There is a place for link-ups between art schools and industry, whichcan be of mutual benefit for students and business, but Sebastian Conran takes issuewith those who treat colleges as little more than a source of cheap design
Product innovation is a serious, risky undertaking and experienced judicious design expertise is required to improve the chances of commercially successful results. I was reminded of this at a recent meeting with the managing director of a UK-based housewares manufacturer. It seems that the company had correctly analysed, advised by its customers, that its product offering was dated and needed redesigning – an important event in the business needing substantial investment to implement surely. So rather than seek out the best and most appropriate British design professionals, it admirably contacted a local design college to help. Subsequently, a design project was set for the second-year students to develop a new product range.
Without going into details, although the students were enthusiastic and full of ideas, a year later nothing commercially viable had come from the project. ‘What’s more, they kept on going on holidays,’ said my source.
However talented, energetic and enthusiastic students are, experience is a vital component of any professional’s expertise and ability in doing the job in hand with reliable, repeatable results. If you needed serious surgery, would your first choice be an enthusiastic, talented student-doctor, or someone else who has 20 years experience? Furthermore, one of the great benefits of college is that it gives students the opportunity to experiment.
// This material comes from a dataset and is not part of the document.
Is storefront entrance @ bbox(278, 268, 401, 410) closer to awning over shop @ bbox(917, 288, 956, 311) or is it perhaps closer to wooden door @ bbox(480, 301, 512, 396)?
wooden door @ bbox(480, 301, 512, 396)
This experience prejudiced his attitude to ‘designers’ generally and is probably not unique to those who think colleges are a cheap source of design. And I am constantly amazed at the number of companies – mostly British sadly – that have put serious projects out to inexperienced designers in the hope that their energy and enthusiasm will produce something that will be commercially plausible. Admittedly, it can happen, but is it worth the risk in terms of lost time and sales?
I suppose this is probably better than the almost quasi-homophobic attitude that some British engineering manufacturers exhibited in my early career. It’s really not surprising that the UK doesn’t make much anymore, is it? Sometimes it seems that, since World War I, Britain’s industries have been run by those with more interest in factoring than manufacturing.
Now we are on the edge of an economic abyss without the financial sector to sponsor the nation there is a sudden realisation that something must be done, and technology will be the new saviour. Britain always laments that it seems to be good at inventing stuff, but poor at reaping the rewards of its science. Perhaps a metaphor for this is that offering technology without design thinking is almost akin to serving raw ingredients without cooking to make them palatable. And, of course, the better the chef… In concert with an in-house team of experienced design professionals, an approach of tapping into the enthusiasm of students may provide the sort of inspiration that will unlock an impasse in development perhaps, but as a source of cheap design you get what you pay for. Teaching is something that I have always enjoyed, not only because it gives a sense of putting something back – although I too seemed to learn quite a bit in the process – but also because of the joy and satisfaction of seeing past students such as Shin and Tomoko Azumi, Tom Heatherwick, Michael Marriott and Luke Pearson succeed on the international stage.
Some of the presiding genius of world-leading companies like Apple and Microsoft started business while on campus and London is undoubtedly the hub of the UK’s world leading creative and cultural industries, which contribute $100bn (£68bn) to the nation’s economy. The Royal College of Art and Central St Martins College of Art and Design are among the leading academic institutions that feed these sectors with inspirational graduates. They partner with industry to ensure they remain at the cutting edge of innovation and their alumni are at the forefront of creative industry thinking.
Our leading medical and scientific businesses have much stronger links with research institutions, using facilities and drawing on experience and talent they cannot justify as a permanent resource. Couldn’t similar arrangements be made in sophisticated places of design learning and thinking to harness the emergent science-based technologies, giving them a relevance and appeal to the world’s consumers?
To achieve this, the industries that will benefit from using advanced design thinking to contextualise their technology will need to support these design research resources. Leading design consultancies might also benefit from collaborating with them. This would lead to an economy of scale that would justify otherwise unaffordable equipment and facilities, which students would benefit from too.
This is no time for the Government to be cutting back on design education. Emergent technology is a potential saviour of the economy, but without being harnessed by great design thinking, it will have little chance of having the world-class appeal it needs to attract consumers.
Rather than cuts, serious investment needs be made in postgraduate-level design research to allow us to offer both professional designers and industry businesslike and practical research facilities that are not hampered by academic dogma. And perhaps, in fairness, the responsibility for funding this technology-harnessing design thinking should come from the industry that will benefit, rather than from an already over-stretched education system.